Creates a HDInsight cluster then runs distcp remotely to copy data between blob and/or data lake (ADLS). Distcp is ideal for 100 GB+ to 100TB+. There are other tools like PowerShell, CLI 2.0, Azure Python SDK, ADLCopy and Azure Data Factory. For really large sizes and/or millions of files distcp gets the job done quick and easy. With distcp you also know your costs since you are paying for the HDInsight cluster. If you are copying the data in the same Azure region then there are no data egress charges. You will be charged for the transactions (blob or ADLS).

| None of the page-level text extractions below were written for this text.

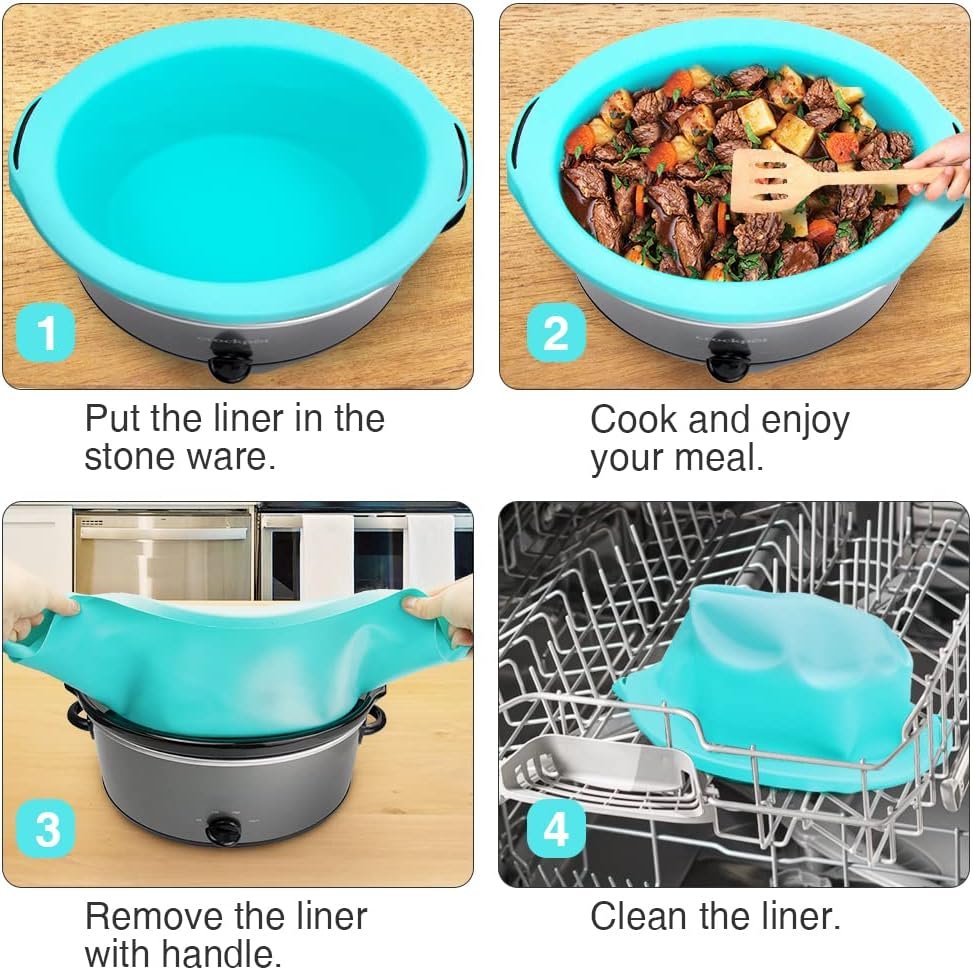 1

Put the liner in the stone ware.

2

Cook and enjoy your meal.

3

Remove the liner with handle.

4

Clean the liner.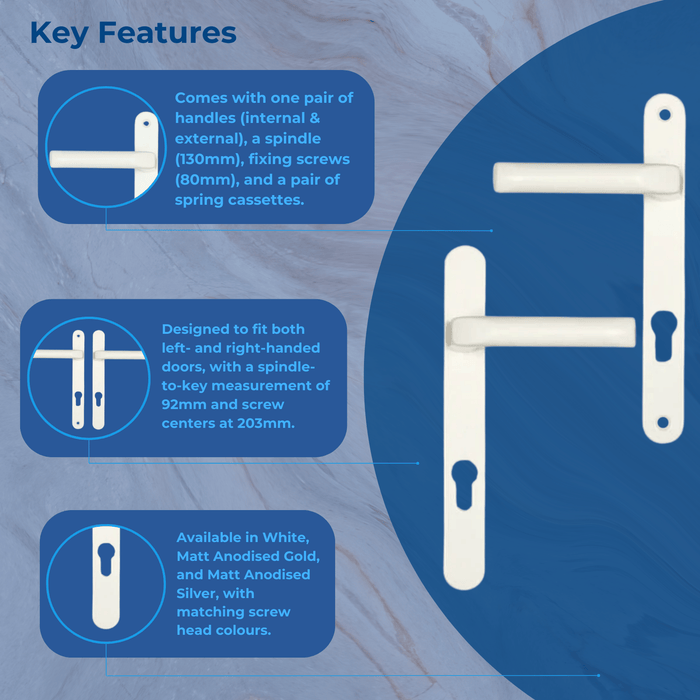 Key Features

Comes with one pair of handles (internal & external), a spindle (130mm), fixing screws (80mm), and a pair of spring cassettes.

Designed to fit both left- and right-handed doors, with a spindle-to-key measurement of 92mm and screw centers at 203mm.

Available in White, Matt Anodised Gold, and Matt Anodised Silver, with matching screw head colours.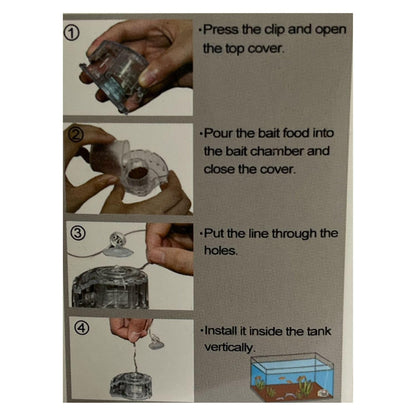 ①

·Press the clip and open the top cover.

②

·Pour the bait food into the bait chamber and close the cover.

③

·Put the line through the holes.

④

·Install it inside the tank vertically.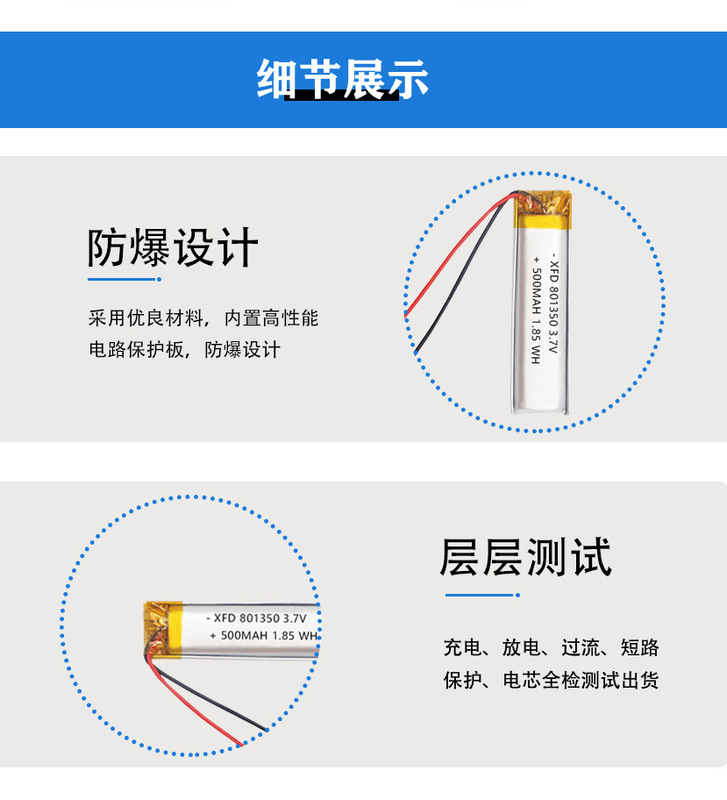 细节展示

防爆设计

采用优良材料，内置高性能电路保护板，防爆设计

- XFD 801350 3.7V
+ 500MAH 1.85 WH

- XFD 801350 3.7V
+ 500MAH 1.85 WH

层层测试

充电、放电、过流、短路保护、电芯全检测试出货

You will need a service principle for Azure Data Lake Store (ADLS) access. See here to create one: https://github.com/AdamPaternostro/Azure-Create-HDInsight-Service-Principle
Modify the parameters. A unique cluster and storage account names are required (Azure wide unique). Use the certificate data from the generated Service Principle. Also, grant the service principle access within your ADLS resource.
Modify the parameters and run the script.

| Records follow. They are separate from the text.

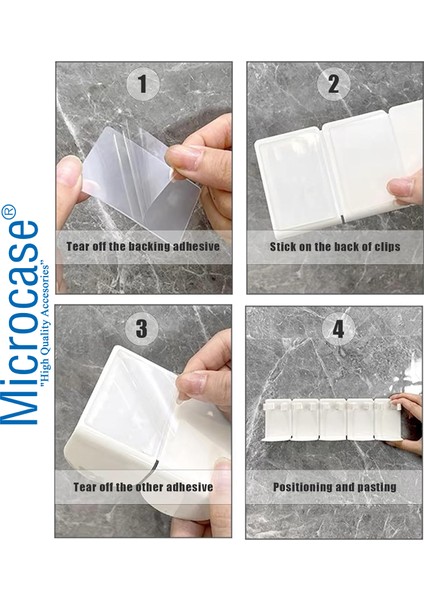 Microcase®
"High Quality Accesories"

1

Tear off the backing adhesive

2

Stick on the back of clips

3

Tear off the other adhesive

4

Positioning and pasting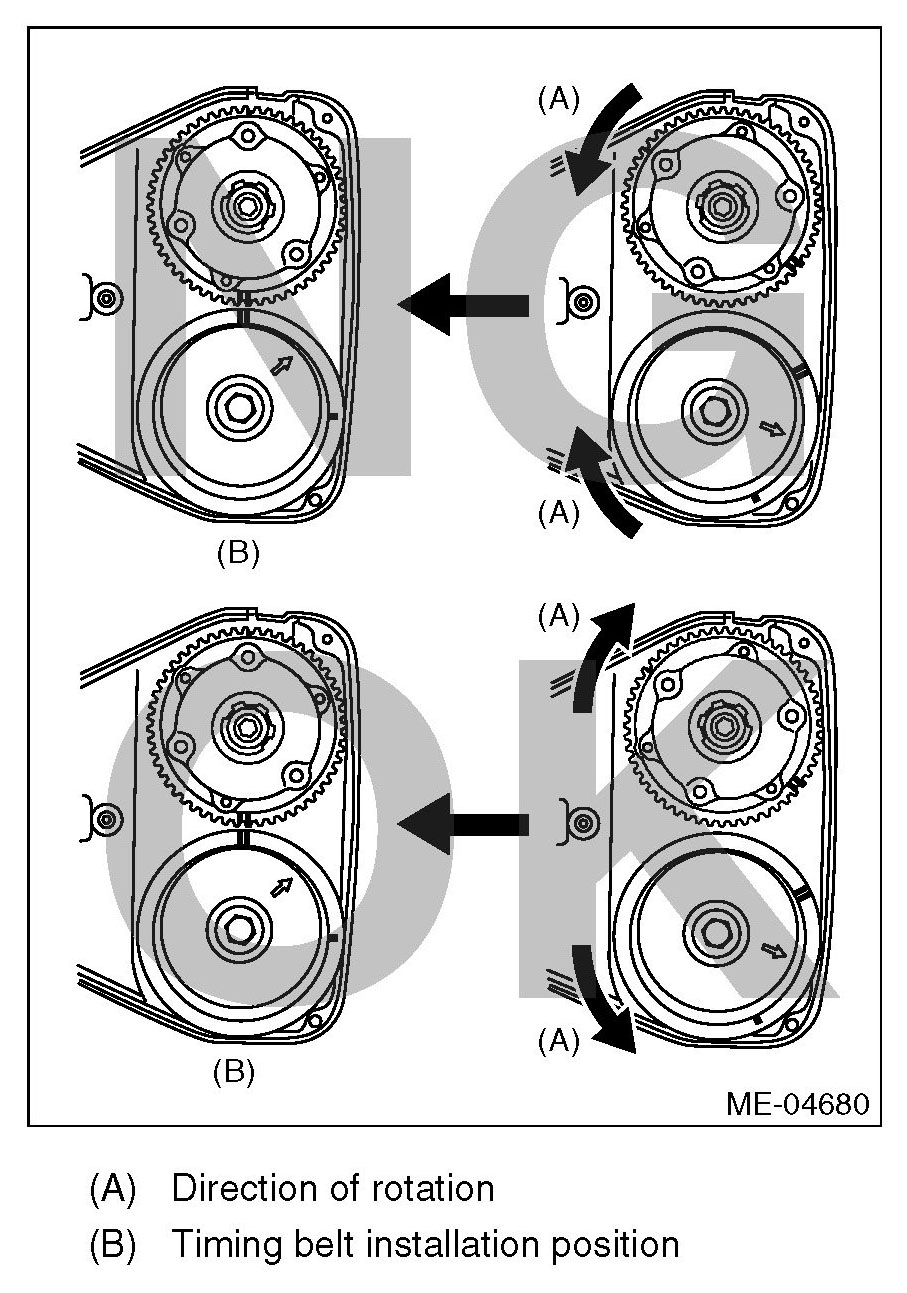 NG

(A)

(A)

(B)

OK

(A)

(A)

(B)

ME-04680

(A) Direction of rotation

(B) Timing belt installation position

If you need to add additional storage accounts you will need to add them to the HDIDistCP.json (e.g. you would add the REMOVED.blob.core.windows.net item to your template)
"storageProfile": {
"storageaccounts": [
{
"name": "[concat(parameters('clusterStorageAccountName'),'.blob.core.windows.net')]",
"isDefault": true,
"container": "[parameters('clusterName')]",
"key": "[listKeys(resourceId('Microsoft.Storage/storageAccounts', parameters('clusterStorageAccountName')), '2015-05-01-preview').key1]"
},
{
"name": "<<REMOVED>>.blob.core.windows.net",
"isDefault": false,
"container": "blank",
"key": "[listKeys('/subscriptions/<<REMOVED>>/resourceGroups/<<REMOVED>>/providers/Microsoft.Storage/storageAccounts/<<REMOVED>>', '2015-05-01-preview').key1]"
}
]
},
This is a way to get a ballpark estimate of your copy time. This will depend on many factors like you distcp parameters, the number of files, the size of the files, etc... so, please use this as a general best case guideline.

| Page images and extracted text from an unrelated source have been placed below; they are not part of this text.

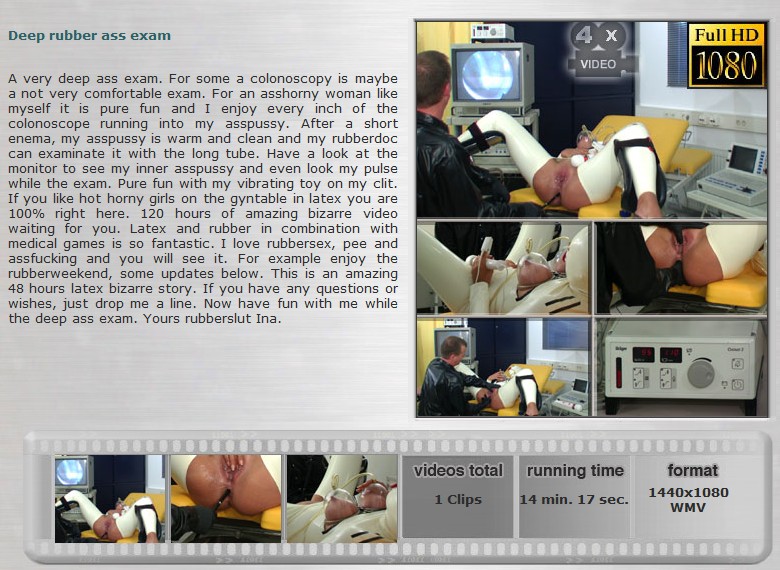 Deep rubber ass exam

A very deep ass exam. For some a colonoscopy is maybe a not very comfortable exam. For an asshorny woman like myself it is pure fun and I enjoy every inch of the colonoscope running into my asspussy. After a short enema, my asspussy is warm and clean and my rubberdoc can examinate it with the long tube. Have a look at the monitor to see my inner asspussy and even look my pulse while the exam. Pure fun with my vibrating toy on my clit. If you like hot horny girls on the gyntable in latex you are 100% right here. 120 hours of amazing bizarre video waiting for you. Latex and rubber in combination with medical games is so fantastic. I love rubbersex, pee and assfucking and you will see it. For example enjoy the rubberweekend, some updates below. This is an amazing 48 hours latex bizarre story. If you have any questions or wishes, just drop me a line. Now have fun with me while the deep ass exam. Yours rubberslut Ina.

4 x VIDEO

Full HD 1080

videos total
1 Clips

running time
14 min. 17 sec.

format
1440x1080 WMV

Description | Value | Other |
---|---|---|
Amount of data to copy (TB) | 40 | |
Amount of data to copy (GB) | 40000 | |
Standard_DS5_v2 (Gbps) | 12 | https://github.com/AdamPaternostro/Azure-VM-Network-Bandwidth |
Standard_DS5_v2 (GBps) | 1.5 | |
Number of Machines | 5 | |
Total GBps | 7.5 | |
Total Seconds to Copy | 5333.33 | |
Total Minutes to Copy | 88.89 | You need to add some overhead to this figure. I typically double for a SWAG. You might need to triple or quadruple if you have millions of files. |
Things to consider:
- ADLS has a bandwidth limit (check you ADLS logs for throttling errors)
- Azure Blob storage has a bandwidth limit (check your storage for throttling errors)
- If you are getting throttled contact Azure support to see if the can raise your bandwidth
- Please review: https://docs.microsoft.com/en-us/azure/data-lake-store/data-lake-store-copy-data-wasb-distcp
- Some Azure machines have their bandwidth published here: https://docs.microsoft.com/en-us/azure/virtual-machines/windows/sizes (or run my bandwidth test on this Github).
- Right now the cluster does not delete itself since the script is not testing when the distcp job is complete. I am looking into enhancing the script.
- This is using a SSH username and password, you can modify to use a key. The easiet why to modify the HDInsight template is to use the Azure portal to create a HDInsight cluster. On the last step, do not press the Create button, press the export template link. You can then copy and JSON snippets you need from the exported template.
- You need to optimize your distcp parameters. Make sure you do not create too many mappers and run out of memory.